Exercise =>
Answer these questions from the article on the aftermath of Hurricane Harvey:
(a) What reason does the article give for why the Rockport residents who stayed through the hurricane are now being forced to evacuate?
(b) To what has Hurricane Harvey been temporarily downgraded?
(c) Which major city is named as being under threat of major flooding?

======== Extracted text ========

Ironically, in a prime example of why people shouldn’t ignore the threats of major disasters, and warnings to evacuate to safer areas, the many residents of Rockport Texas who vowed to ride out the hurricane rather than evacuate are now being forced to evacuate due to public health concerns. It just isn't possible to live in the devastated town.

Storm aftermath

One of the major problems of such massive natural disasters as Hurricane Harvey, which is now downgraded temporarily to a tropical storm, is that even those who survive the initial event often find themselves in totally destroyed towns with no infrastructure left to enable them to continue living there.

In other words, after riding out a massive hurricane and seeing their town almost wiped out with most residential buildings and businesses destroyed, the people who foolishly ignored warnings to evacuate now face either evacuation or hiding out from authorities and trying to live in basements or damaged buildings with no dependable cell phone service, no fresh water, no electricity, and no sewer system.

This is otherwise known as living in the same conditions as remote villages in third world countries but without the skills and knowledge necessary to live in that environment. And, of course, even people who are adapted to living in such primitive conditions often experience serious epidemics and malnutrition.

Since major cities, such as Houston, are now under threat of major flooding events from the continued rain from Tropical Storm Harvey (which has just been sitting over south-central coastal Texas). Many disaster resources are being diverted from destroyed small towns to the big cities, an emergency management triage situation.

======== Source information ========

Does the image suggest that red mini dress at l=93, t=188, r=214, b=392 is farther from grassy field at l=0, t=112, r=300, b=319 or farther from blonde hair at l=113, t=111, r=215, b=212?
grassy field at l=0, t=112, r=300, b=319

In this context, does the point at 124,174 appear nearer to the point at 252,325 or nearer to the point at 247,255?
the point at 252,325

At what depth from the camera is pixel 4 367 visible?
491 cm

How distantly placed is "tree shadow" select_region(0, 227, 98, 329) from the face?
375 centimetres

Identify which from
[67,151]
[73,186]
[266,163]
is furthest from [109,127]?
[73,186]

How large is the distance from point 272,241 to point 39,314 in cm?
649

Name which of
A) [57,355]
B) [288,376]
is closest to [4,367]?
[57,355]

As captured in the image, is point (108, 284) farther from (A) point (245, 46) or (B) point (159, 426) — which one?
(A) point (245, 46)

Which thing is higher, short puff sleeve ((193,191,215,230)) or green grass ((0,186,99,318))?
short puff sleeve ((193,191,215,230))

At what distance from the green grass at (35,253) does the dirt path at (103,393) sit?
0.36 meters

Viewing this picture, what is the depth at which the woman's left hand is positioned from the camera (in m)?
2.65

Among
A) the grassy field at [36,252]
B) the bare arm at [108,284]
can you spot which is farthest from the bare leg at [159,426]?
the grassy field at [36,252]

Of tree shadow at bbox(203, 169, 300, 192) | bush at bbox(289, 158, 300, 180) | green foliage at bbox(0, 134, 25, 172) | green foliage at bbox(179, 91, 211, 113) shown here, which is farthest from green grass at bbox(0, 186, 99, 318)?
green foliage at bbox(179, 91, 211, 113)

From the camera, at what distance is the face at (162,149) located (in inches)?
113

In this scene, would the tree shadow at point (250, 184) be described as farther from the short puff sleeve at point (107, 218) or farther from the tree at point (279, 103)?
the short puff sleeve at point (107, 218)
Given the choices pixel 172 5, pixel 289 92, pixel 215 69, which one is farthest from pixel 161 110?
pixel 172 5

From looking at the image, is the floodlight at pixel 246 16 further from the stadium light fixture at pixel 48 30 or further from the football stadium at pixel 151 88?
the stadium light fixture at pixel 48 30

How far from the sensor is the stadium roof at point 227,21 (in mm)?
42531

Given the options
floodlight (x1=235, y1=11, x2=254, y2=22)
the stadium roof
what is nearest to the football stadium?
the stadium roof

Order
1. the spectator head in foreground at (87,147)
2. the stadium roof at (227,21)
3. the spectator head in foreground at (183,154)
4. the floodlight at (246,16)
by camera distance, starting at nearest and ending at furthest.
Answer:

========

Written solution =>
(a) Public health concerns.
(b) A tropical storm.
(c) Houston.